• _Required work_:
Can you turn the material below into a numbered list with one item per line, dropping the blank lines and leaving out the pictures?

• _Material_:
--

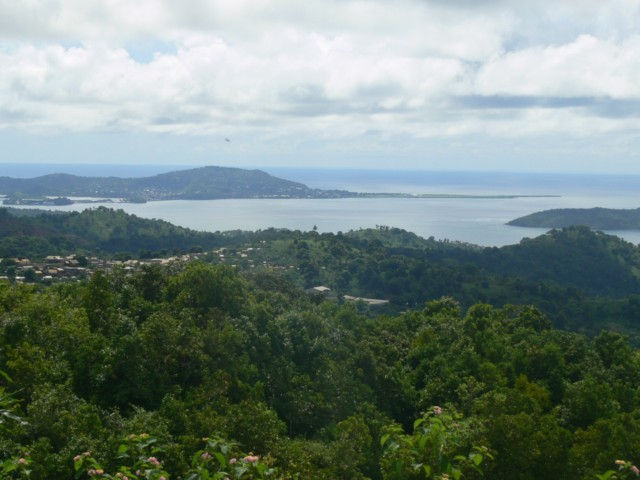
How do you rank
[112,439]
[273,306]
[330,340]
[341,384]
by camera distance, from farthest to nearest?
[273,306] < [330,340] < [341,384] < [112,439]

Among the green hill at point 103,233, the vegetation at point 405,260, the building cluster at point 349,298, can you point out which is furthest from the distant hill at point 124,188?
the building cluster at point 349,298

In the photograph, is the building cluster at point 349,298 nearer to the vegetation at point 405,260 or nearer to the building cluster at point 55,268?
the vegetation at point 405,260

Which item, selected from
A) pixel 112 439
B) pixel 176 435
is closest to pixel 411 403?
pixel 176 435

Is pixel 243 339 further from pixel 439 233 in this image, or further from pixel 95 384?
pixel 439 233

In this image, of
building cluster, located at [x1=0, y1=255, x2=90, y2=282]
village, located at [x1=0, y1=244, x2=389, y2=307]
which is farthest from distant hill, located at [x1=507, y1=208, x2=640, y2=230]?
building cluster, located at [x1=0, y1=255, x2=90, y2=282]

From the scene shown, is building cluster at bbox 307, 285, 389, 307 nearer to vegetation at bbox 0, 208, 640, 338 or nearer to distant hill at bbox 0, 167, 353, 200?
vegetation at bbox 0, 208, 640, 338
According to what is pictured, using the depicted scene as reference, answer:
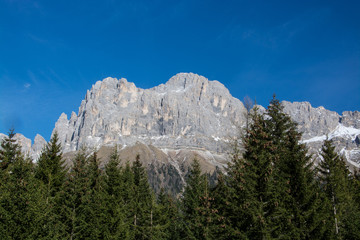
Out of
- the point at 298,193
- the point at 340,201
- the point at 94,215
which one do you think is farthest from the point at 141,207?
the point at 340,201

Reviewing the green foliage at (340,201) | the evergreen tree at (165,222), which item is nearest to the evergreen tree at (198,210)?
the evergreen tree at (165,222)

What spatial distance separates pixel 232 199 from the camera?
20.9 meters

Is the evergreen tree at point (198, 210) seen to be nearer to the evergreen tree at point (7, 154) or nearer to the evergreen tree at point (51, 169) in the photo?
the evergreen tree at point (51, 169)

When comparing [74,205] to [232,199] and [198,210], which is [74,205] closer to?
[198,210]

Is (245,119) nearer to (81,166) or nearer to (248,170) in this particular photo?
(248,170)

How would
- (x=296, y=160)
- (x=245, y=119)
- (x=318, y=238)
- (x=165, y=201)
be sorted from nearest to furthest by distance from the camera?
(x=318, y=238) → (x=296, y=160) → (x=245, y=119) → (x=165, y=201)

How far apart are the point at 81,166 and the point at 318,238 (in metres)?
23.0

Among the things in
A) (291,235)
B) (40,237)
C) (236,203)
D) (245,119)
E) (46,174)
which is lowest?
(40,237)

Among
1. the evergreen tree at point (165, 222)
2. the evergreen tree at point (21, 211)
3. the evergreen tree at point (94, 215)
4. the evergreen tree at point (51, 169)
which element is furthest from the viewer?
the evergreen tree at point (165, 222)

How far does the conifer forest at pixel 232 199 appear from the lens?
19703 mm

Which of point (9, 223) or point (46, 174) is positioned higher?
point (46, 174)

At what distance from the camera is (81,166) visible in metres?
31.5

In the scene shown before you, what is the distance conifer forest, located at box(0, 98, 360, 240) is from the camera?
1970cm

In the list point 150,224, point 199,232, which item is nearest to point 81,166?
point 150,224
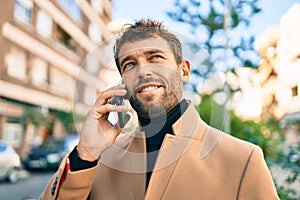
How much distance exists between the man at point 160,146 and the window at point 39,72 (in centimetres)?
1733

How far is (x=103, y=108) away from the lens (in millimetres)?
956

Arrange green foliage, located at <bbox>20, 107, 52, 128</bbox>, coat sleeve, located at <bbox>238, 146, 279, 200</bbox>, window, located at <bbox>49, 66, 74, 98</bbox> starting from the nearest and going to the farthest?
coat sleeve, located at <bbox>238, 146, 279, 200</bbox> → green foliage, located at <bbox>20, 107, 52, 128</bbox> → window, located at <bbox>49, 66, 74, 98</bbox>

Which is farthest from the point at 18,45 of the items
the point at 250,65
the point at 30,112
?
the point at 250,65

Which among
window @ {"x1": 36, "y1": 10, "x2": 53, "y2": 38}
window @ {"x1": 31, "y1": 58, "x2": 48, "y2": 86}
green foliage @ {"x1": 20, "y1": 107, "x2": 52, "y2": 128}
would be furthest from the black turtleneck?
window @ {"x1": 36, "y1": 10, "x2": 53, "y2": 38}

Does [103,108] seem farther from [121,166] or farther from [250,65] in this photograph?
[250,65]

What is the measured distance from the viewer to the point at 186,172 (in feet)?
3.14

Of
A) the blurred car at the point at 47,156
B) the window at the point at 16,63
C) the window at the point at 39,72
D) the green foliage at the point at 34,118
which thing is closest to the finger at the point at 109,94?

--

• _Answer to this exercise_:
1. How do you rank
2. [112,439]
3. [273,306]
4. [330,340]
5. [341,384]
6. by camera distance, from farthest to nearest?
7. [273,306] < [330,340] < [341,384] < [112,439]
8. Among the green hill at point 103,233, the vegetation at point 405,260, the building cluster at point 349,298, can you point out which is furthest from the distant hill at point 124,188?
9. the building cluster at point 349,298
10. In the photograph, is the building cluster at point 349,298 nearer to the vegetation at point 405,260 or nearer to the building cluster at point 55,268?
11. the vegetation at point 405,260
12. Which item, selected from
13. A) pixel 112 439
14. B) pixel 176 435
15. is closest to pixel 411 403?
16. pixel 176 435
17. Is pixel 243 339 further from pixel 439 233 in this image, or further from pixel 95 384?
18. pixel 439 233
19. In this image, of
20. building cluster, located at [x1=0, y1=255, x2=90, y2=282]
21. village, located at [x1=0, y1=244, x2=389, y2=307]
22. which is farthest from distant hill, located at [x1=507, y1=208, x2=640, y2=230]?
23. building cluster, located at [x1=0, y1=255, x2=90, y2=282]
24. From the scene shown, is building cluster at bbox 307, 285, 389, 307 nearer to vegetation at bbox 0, 208, 640, 338 or nearer to distant hill at bbox 0, 167, 353, 200?
25. vegetation at bbox 0, 208, 640, 338
26. According to what is pictured, using the depicted scene as reference, answer:
27. Out of
28. - the point at 298,193
29. - the point at 340,201
30. - the point at 94,215
31. which one do you think is farthest from the point at 141,207?
32. the point at 340,201
33. Reviewing the green foliage at (340,201) | the evergreen tree at (165,222), which item is nearest to the evergreen tree at (198,210)?
34. the evergreen tree at (165,222)
35. What spatial distance separates pixel 232 199 from the camera?
36. 20.9 meters
37. Is the evergreen tree at point (198, 210) seen to be nearer to the evergreen tree at point (7, 154) or nearer to the evergreen tree at point (51, 169) in the photo?
38. the evergreen tree at point (51, 169)
39. When comparing [74,205] to [232,199] and [198,210], which is [74,205] closer to?
40. [198,210]
41. Is (245,119) nearer to (81,166) or nearer to (248,170) in this particular photo?
42. (248,170)
43. How would
44. - (x=296, y=160)
45. - (x=245, y=119)
46. - (x=318, y=238)
47. - (x=165, y=201)
48. be sorted from nearest to furthest by distance from the camera?
49. (x=318, y=238) → (x=296, y=160) → (x=245, y=119) → (x=165, y=201)
50. How far apart are the point at 81,166 and the point at 318,238 (in metres)?
51. 23.0
52. Among the things in
53. A) (291,235)
54. B) (40,237)
55. C) (236,203)
56. D) (245,119)
57. E) (46,174)
58. which is lowest?
59. (40,237)
60. Among
61. 1. the evergreen tree at point (165, 222)
62. 2. the evergreen tree at point (21, 211)
63. 3. the evergreen tree at point (94, 215)
64. 4. the evergreen tree at point (51, 169)
65. which element is furthest from the viewer?
66. the evergreen tree at point (165, 222)
67. How far does the conifer forest at pixel 232 199 appear from the lens?
68. 19703 mm
69. Which of point (9, 223) or point (46, 174) is positioned higher?
70. point (46, 174)
71. At what distance from the camera is (81,166) visible in metres?
72. 31.5
73. In the scene shown before you, what is the distance conifer forest, located at box(0, 98, 360, 240) is from the camera?
74. 1970cm
75. In the list point 150,224, point 199,232, which item is nearest to point 81,166?
76. point 150,224
77. How much distance exists between the man at point 160,146 and the window at point 39,72 (in centimetres)?
78. 1733
79. How far is (x=103, y=108) away from the lens (in millimetres)?
80. 956
81. Arrange green foliage, located at <bbox>20, 107, 52, 128</bbox>, coat sleeve, located at <bbox>238, 146, 279, 200</bbox>, window, located at <bbox>49, 66, 74, 98</bbox> starting from the nearest and going to the farthest?
82. coat sleeve, located at <bbox>238, 146, 279, 200</bbox> → green foliage, located at <bbox>20, 107, 52, 128</bbox> → window, located at <bbox>49, 66, 74, 98</bbox>
83. Which is farthest from the point at 18,45 of the items
84. the point at 250,65
85. the point at 30,112
86. ?
87. the point at 250,65
88. Which among
89. window @ {"x1": 36, "y1": 10, "x2": 53, "y2": 38}
90. window @ {"x1": 31, "y1": 58, "x2": 48, "y2": 86}
91. green foliage @ {"x1": 20, "y1": 107, "x2": 52, "y2": 128}
92. would be furthest from the black turtleneck?
93. window @ {"x1": 36, "y1": 10, "x2": 53, "y2": 38}
94. Does [103,108] seem farther from [121,166] or farther from [250,65] in this photograph?
95. [250,65]
96. What is the measured distance from the viewer to the point at 186,172 (in feet)?
97. 3.14
98. Of
99. A) the blurred car at the point at 47,156
100. B) the window at the point at 16,63
101. C) the window at the point at 39,72
102. D) the green foliage at the point at 34,118
103. which thing is closest to the finger at the point at 109,94?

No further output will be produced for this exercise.